After 18 months of discussions and revisions, the investment committee of the $354 billion California Public Employees’ Retirement System approved on Monday the addition of two ‘direct’ private equity strategies, Pillars III and IV (the Innovation and Horizon strategies) to its strategic business model.
Ten board members voted in favour, with Margaret Brown, Jason Perez and Betty Yee voting against the motion.
Here’s what the vote means for CalPERS in the near-term:
CalPERS is not issuing an RFP
CalPERS will not be issuing RFPs for investment partners. For now, no investment contracts will be signed, and no commitments made to Pillars III and IV. Staff will continue with the next phase of the project: identification and successful negotiation with partners.
Plans for Pillars III and IV have yet to be firmed up, and each could have multiple managers, potentially under the current $2 billion delegated authority (staff can commit up to $2 billion without requiring board approval).

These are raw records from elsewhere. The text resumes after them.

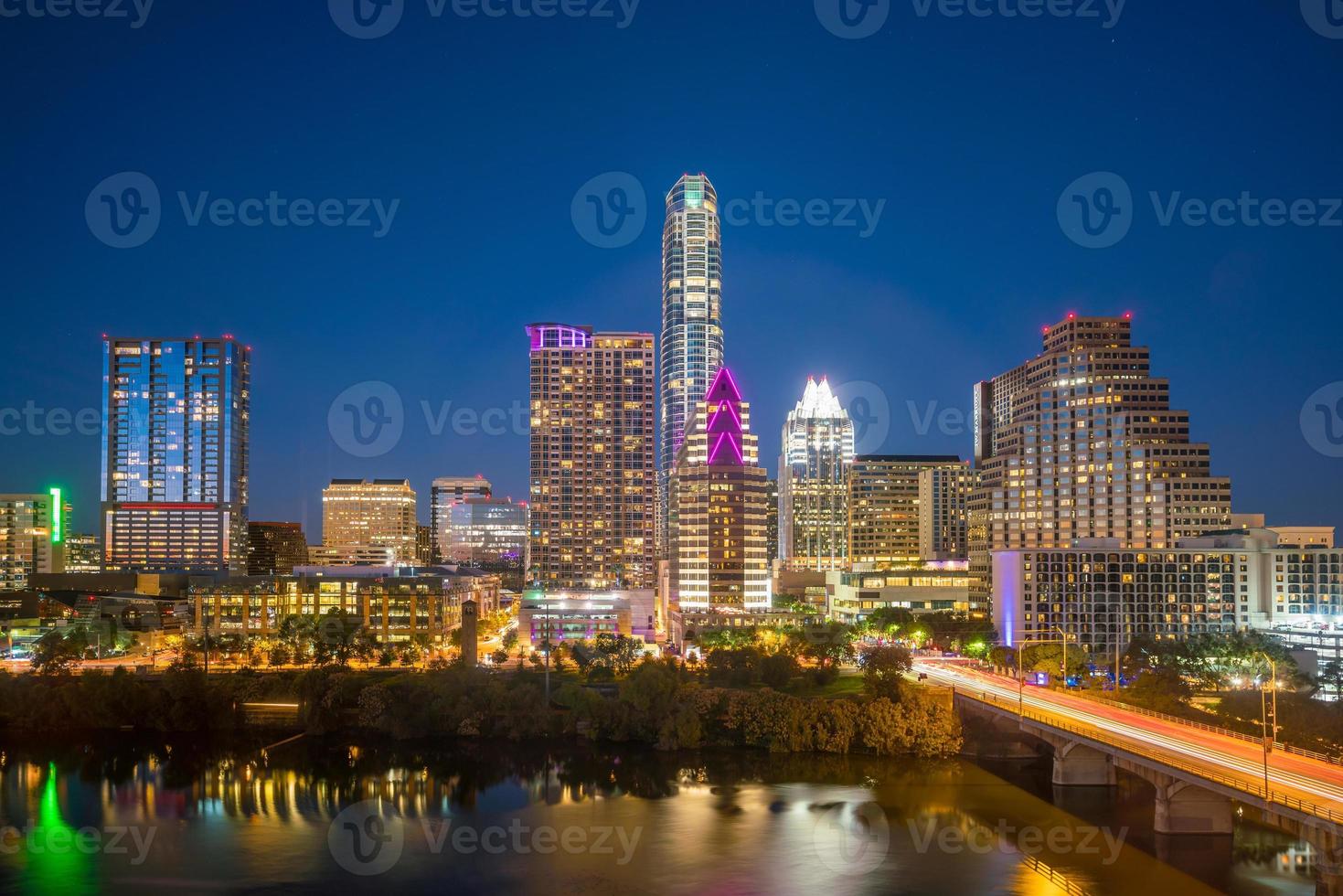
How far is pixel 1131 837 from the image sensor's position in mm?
43375

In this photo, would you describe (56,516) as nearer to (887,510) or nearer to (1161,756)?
(887,510)

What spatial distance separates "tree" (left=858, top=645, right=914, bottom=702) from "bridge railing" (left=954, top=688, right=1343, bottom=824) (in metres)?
3.83

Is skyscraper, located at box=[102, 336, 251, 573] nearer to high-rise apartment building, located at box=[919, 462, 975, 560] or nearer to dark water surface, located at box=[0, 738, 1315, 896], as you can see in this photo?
high-rise apartment building, located at box=[919, 462, 975, 560]

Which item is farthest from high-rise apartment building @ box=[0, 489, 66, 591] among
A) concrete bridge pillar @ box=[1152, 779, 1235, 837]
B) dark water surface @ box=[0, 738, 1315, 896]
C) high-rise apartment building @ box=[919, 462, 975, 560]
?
concrete bridge pillar @ box=[1152, 779, 1235, 837]

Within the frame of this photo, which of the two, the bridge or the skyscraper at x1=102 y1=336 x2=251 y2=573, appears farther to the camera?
the skyscraper at x1=102 y1=336 x2=251 y2=573

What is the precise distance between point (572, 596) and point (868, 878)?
2906 inches

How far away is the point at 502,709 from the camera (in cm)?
6575

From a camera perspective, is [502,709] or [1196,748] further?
[502,709]

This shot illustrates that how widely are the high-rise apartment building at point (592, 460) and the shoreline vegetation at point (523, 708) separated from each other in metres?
69.2

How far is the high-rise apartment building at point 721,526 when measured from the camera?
4569 inches

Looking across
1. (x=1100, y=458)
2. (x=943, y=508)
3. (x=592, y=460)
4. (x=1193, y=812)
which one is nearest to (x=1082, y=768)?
(x=1193, y=812)

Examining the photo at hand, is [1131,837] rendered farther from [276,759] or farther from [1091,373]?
[1091,373]

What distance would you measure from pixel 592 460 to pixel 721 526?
31.4m

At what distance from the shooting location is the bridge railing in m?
33.4
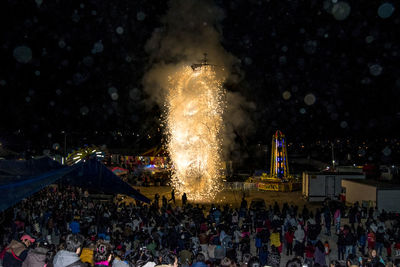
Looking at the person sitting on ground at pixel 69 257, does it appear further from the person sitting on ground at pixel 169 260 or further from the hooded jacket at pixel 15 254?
the person sitting on ground at pixel 169 260

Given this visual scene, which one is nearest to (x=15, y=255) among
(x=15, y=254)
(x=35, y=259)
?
(x=15, y=254)

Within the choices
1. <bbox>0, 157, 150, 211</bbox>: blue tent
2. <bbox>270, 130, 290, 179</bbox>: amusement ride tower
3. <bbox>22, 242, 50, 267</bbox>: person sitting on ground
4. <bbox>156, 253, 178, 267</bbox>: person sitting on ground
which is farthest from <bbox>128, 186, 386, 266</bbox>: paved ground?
<bbox>22, 242, 50, 267</bbox>: person sitting on ground

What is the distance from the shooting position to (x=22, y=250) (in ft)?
19.8

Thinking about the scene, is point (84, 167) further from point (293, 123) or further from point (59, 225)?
point (293, 123)

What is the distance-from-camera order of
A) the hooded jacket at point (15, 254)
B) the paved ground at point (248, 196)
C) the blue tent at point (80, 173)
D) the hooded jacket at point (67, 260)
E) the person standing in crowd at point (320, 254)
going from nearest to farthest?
the hooded jacket at point (67, 260), the hooded jacket at point (15, 254), the blue tent at point (80, 173), the person standing in crowd at point (320, 254), the paved ground at point (248, 196)

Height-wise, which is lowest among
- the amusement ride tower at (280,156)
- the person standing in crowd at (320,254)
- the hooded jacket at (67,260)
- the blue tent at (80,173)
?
the person standing in crowd at (320,254)

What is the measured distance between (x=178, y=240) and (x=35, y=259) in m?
5.92

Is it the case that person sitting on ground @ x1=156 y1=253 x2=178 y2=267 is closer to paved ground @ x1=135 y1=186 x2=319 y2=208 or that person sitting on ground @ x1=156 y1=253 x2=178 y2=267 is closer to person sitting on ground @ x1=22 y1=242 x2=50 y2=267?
person sitting on ground @ x1=22 y1=242 x2=50 y2=267

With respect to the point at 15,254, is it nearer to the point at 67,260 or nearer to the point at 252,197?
the point at 67,260

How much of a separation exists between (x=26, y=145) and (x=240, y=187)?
34.6m

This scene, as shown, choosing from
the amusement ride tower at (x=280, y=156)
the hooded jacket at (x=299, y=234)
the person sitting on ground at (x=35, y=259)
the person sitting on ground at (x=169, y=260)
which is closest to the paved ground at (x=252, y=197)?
the amusement ride tower at (x=280, y=156)

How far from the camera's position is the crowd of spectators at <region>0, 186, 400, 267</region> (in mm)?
5934

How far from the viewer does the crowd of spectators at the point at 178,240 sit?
19.5 feet

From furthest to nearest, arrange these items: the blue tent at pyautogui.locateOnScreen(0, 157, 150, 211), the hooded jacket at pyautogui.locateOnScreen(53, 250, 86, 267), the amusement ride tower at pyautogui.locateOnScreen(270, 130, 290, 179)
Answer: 1. the amusement ride tower at pyautogui.locateOnScreen(270, 130, 290, 179)
2. the blue tent at pyautogui.locateOnScreen(0, 157, 150, 211)
3. the hooded jacket at pyautogui.locateOnScreen(53, 250, 86, 267)
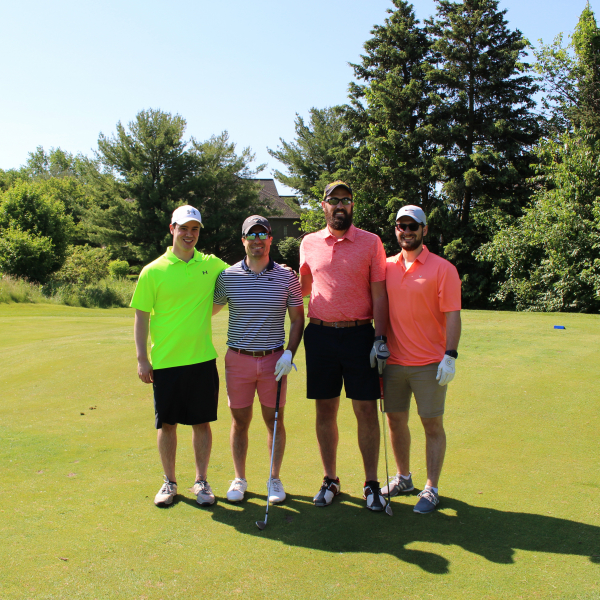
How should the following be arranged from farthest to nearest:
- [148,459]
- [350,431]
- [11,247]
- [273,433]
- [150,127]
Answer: [150,127] < [11,247] < [350,431] < [148,459] < [273,433]

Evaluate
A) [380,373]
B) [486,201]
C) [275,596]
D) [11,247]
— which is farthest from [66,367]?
[486,201]

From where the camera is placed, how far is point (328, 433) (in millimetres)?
4062

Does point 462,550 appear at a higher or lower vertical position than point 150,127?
lower

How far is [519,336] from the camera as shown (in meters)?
10.0

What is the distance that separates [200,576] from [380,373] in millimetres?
1752

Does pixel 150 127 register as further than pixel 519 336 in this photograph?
Yes

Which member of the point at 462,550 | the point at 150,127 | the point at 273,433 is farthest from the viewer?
the point at 150,127

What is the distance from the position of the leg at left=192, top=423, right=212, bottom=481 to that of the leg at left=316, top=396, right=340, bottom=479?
801 millimetres

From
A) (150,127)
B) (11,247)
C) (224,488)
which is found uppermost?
(150,127)

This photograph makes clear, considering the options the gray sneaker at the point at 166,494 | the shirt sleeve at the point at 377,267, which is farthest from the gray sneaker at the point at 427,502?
the gray sneaker at the point at 166,494

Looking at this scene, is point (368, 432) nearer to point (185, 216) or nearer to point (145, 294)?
point (145, 294)

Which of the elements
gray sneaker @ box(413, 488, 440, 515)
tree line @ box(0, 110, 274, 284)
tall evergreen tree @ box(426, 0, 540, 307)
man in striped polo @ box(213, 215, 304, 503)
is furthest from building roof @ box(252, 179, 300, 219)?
gray sneaker @ box(413, 488, 440, 515)

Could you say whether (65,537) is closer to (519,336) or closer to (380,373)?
(380,373)

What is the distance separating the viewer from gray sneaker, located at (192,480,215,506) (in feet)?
12.6
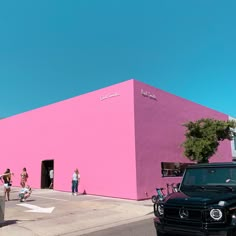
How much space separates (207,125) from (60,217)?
1206cm

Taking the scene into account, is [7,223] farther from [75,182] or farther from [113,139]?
[113,139]

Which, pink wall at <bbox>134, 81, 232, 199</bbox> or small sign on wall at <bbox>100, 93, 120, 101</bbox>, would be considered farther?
small sign on wall at <bbox>100, 93, 120, 101</bbox>

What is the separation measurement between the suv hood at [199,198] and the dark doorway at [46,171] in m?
19.0

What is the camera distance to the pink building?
18391mm

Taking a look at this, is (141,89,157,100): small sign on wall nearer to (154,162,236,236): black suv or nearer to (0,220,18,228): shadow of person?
(0,220,18,228): shadow of person

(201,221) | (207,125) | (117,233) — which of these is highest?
(207,125)

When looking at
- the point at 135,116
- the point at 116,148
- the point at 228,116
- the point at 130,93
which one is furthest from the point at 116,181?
the point at 228,116

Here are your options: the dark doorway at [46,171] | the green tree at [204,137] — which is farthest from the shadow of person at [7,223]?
the dark doorway at [46,171]

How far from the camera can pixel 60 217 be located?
11.8 meters

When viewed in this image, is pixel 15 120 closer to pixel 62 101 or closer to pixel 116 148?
pixel 62 101

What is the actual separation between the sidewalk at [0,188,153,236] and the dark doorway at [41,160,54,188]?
8283 mm

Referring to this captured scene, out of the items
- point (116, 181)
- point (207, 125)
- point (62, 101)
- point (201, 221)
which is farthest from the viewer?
point (62, 101)

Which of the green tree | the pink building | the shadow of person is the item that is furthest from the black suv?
the green tree

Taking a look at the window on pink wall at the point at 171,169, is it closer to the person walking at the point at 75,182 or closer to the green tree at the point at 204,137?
the green tree at the point at 204,137
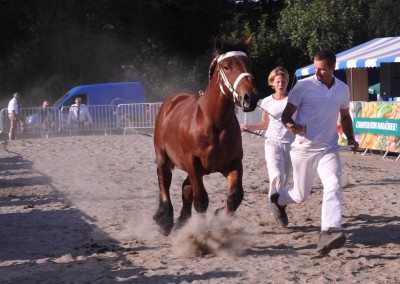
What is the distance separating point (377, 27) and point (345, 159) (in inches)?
832

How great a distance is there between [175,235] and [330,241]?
1999 mm

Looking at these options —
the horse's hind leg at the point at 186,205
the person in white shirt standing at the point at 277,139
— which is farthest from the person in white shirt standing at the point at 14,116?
the horse's hind leg at the point at 186,205

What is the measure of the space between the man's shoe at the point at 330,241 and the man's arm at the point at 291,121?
103 centimetres

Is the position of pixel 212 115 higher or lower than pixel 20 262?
higher

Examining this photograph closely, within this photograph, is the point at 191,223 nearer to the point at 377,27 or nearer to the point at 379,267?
the point at 379,267

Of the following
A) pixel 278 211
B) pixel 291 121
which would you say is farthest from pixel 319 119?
pixel 278 211

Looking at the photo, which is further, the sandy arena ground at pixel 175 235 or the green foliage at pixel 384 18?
the green foliage at pixel 384 18

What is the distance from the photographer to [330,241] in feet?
23.2

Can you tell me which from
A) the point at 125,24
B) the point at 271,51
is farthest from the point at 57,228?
the point at 125,24

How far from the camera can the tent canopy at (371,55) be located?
2189 cm

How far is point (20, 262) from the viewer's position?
24.7 ft

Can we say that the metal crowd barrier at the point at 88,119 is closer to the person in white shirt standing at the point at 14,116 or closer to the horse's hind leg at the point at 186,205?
the person in white shirt standing at the point at 14,116

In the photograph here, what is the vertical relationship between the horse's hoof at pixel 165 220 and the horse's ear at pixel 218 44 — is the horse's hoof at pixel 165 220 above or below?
below

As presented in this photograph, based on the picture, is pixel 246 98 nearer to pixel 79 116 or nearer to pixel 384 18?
pixel 79 116
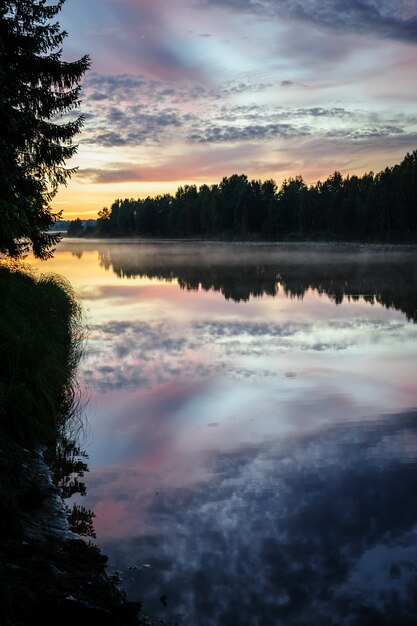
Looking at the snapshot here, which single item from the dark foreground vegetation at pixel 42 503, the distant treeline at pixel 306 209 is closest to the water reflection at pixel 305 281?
the dark foreground vegetation at pixel 42 503

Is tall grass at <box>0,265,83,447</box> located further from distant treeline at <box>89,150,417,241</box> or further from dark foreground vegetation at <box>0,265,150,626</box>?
distant treeline at <box>89,150,417,241</box>

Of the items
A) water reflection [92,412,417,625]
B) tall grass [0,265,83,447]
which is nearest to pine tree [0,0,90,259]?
tall grass [0,265,83,447]

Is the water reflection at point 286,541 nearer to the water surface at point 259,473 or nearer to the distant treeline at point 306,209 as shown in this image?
the water surface at point 259,473

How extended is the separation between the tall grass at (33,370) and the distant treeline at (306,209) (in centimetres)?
8950

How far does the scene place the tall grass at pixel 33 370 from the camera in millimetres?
8758

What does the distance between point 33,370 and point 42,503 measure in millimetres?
3870

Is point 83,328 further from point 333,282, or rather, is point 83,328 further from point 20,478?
point 333,282

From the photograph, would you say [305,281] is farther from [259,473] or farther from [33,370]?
[259,473]

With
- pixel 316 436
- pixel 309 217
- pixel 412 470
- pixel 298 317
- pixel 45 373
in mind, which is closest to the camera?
pixel 412 470

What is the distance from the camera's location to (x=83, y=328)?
2181 cm

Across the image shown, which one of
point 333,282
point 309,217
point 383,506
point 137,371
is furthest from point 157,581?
point 309,217

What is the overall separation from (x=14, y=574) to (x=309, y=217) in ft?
446

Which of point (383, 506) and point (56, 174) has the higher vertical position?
point (56, 174)

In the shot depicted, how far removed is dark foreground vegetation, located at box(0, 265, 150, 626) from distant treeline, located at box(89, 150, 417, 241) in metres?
93.5
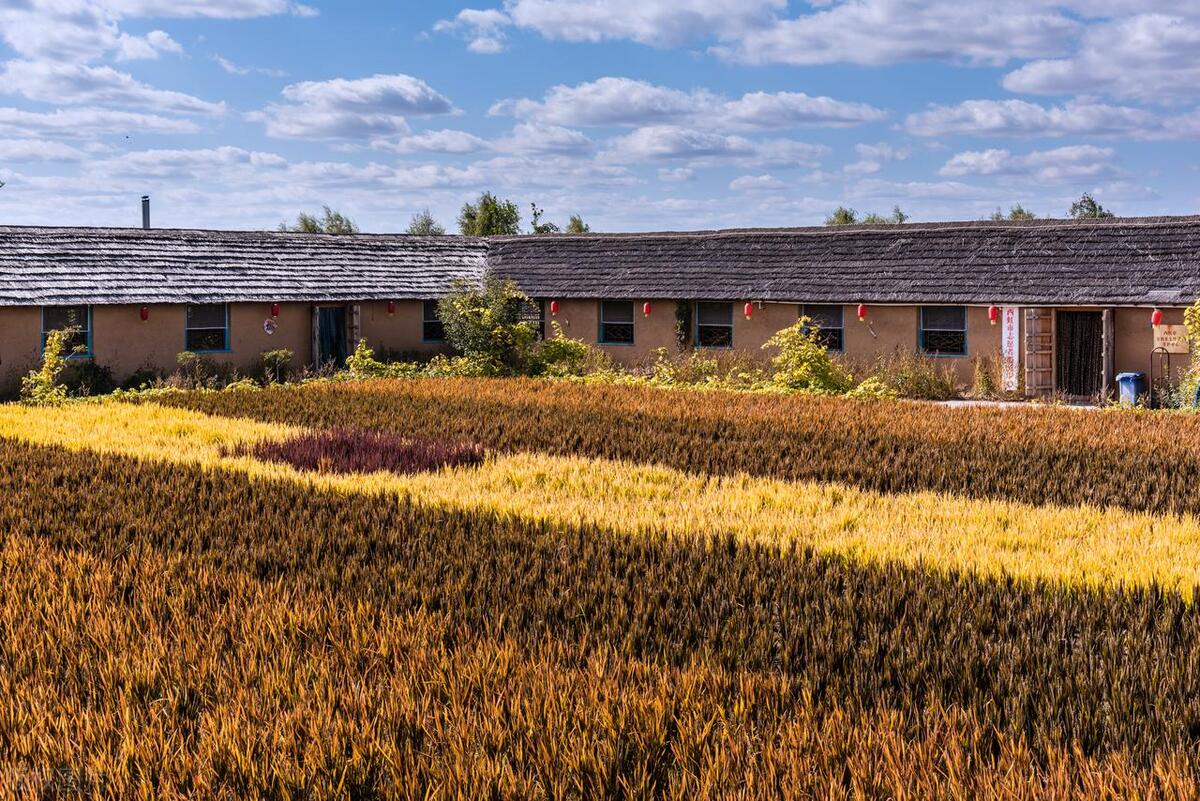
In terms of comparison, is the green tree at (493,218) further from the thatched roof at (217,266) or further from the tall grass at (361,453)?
the tall grass at (361,453)

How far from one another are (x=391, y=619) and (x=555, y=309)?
29.4 m

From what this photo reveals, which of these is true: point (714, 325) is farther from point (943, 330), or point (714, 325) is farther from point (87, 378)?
point (87, 378)

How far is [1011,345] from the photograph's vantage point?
28.5 metres

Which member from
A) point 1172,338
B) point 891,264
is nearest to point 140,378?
point 891,264

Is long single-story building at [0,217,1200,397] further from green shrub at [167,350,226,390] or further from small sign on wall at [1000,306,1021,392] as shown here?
green shrub at [167,350,226,390]

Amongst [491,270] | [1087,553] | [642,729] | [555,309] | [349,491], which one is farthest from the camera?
[491,270]

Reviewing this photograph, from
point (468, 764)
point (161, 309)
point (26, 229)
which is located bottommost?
point (468, 764)

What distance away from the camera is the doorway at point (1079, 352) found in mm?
27969

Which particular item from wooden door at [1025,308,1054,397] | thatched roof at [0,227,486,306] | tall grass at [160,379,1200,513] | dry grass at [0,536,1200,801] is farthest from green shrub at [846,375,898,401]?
dry grass at [0,536,1200,801]

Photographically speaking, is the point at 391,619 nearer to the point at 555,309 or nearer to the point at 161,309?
the point at 161,309

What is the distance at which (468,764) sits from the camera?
5379 millimetres

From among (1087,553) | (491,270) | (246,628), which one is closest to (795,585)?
(1087,553)

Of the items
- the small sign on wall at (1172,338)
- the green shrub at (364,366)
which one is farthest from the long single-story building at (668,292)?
the green shrub at (364,366)

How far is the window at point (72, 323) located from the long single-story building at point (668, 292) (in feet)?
0.16
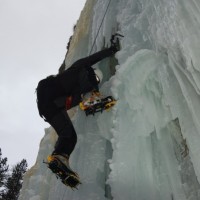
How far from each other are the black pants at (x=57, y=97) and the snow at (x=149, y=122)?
0.41 metres

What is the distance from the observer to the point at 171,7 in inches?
169

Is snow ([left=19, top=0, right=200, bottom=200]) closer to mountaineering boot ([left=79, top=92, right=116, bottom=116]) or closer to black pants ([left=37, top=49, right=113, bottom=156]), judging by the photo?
A: mountaineering boot ([left=79, top=92, right=116, bottom=116])

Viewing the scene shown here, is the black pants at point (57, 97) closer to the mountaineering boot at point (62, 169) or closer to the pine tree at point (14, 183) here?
the mountaineering boot at point (62, 169)

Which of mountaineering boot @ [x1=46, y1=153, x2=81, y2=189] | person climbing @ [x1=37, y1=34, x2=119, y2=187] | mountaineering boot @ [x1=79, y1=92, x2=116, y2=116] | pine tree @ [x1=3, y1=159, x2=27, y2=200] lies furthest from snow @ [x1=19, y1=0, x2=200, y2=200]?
pine tree @ [x1=3, y1=159, x2=27, y2=200]

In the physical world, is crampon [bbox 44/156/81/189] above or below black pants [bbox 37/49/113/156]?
below

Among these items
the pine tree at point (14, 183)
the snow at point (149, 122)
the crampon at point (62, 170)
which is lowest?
the crampon at point (62, 170)

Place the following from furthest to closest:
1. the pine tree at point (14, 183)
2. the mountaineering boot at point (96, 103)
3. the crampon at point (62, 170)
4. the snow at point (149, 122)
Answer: the pine tree at point (14, 183)
the mountaineering boot at point (96, 103)
the crampon at point (62, 170)
the snow at point (149, 122)

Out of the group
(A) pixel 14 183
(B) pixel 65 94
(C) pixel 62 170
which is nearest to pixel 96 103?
(B) pixel 65 94

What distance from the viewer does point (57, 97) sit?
14.9 feet

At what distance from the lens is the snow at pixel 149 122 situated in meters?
3.63

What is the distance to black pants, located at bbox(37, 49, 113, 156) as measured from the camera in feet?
14.1

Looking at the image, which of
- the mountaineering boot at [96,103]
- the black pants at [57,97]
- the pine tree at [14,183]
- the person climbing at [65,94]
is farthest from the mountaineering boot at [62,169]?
the pine tree at [14,183]

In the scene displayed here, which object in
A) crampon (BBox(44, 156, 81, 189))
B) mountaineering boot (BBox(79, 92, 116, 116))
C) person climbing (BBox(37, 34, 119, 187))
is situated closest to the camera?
crampon (BBox(44, 156, 81, 189))

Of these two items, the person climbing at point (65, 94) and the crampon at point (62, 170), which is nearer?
the crampon at point (62, 170)
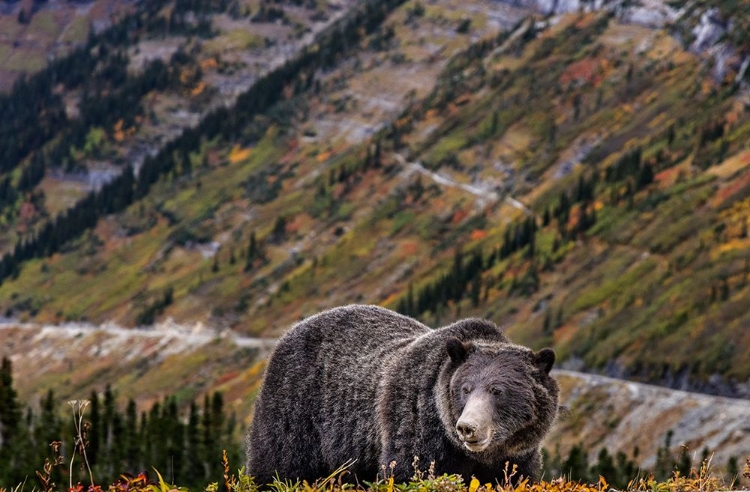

However, the staff committed to coming back to the board for any decisions on the new structures.
The CalPERS staff will provide an “independent prudent person opinion” from an independent third party for a commentary on the final implementation and funding plan. This could come from the pool of consultants currently engaged with CalPERS.
As discussed at previous board meetings, CalPERS will not own the partners selected for its Pillars III and IV. It will form a new captive investment vehicle in the form of a limited liability company, and the managers hired for the pillars will serve as the LLC’s managing members. CalPERS will not own or control the management company, either.
CalPERS expects to save on fees
CalPERS said the investment vehicles’ structure will mean it saves on fees. In lieu of a management fee, CalPERS will make periodic payments based on a pre-approved budget to fund the operations of the investment vehicle and the management company. The management company will also earn an appropriate long-term economic incentive that will help align the investment partners with CalPERS’ interests.
Meng reiterated that, in addition to the same information they receive from commingled funds, CalPERS staff will receive detailed portfolio company information, full details of costs and budgets, and detailed investment pipeline information, as well as periodic meetings between staff and investment manager. Public disclosure will be the same as the traditional disclosure CalPERS makes on its private equity investments.
The timeline is still unknown
The timeline for full implementation of the two pillars, which could have investments of $10 billion each, is still unknown and dependent on identification and successful negotiation with capable partners.
There will also be changes to Pillars I and II
Under the new plan, Pillar I, implemented as a fund of funds structure by Grosvenor, will increase its emerging manager mandate to $500 million from $100 million and be able to make commitments to emerging managers’ third funds. It will also be able to co-invest alongside emerging managers.
CalPERS staff will be tabling its internal study on co-investments, Pillar II in the new plans, for the April meeting.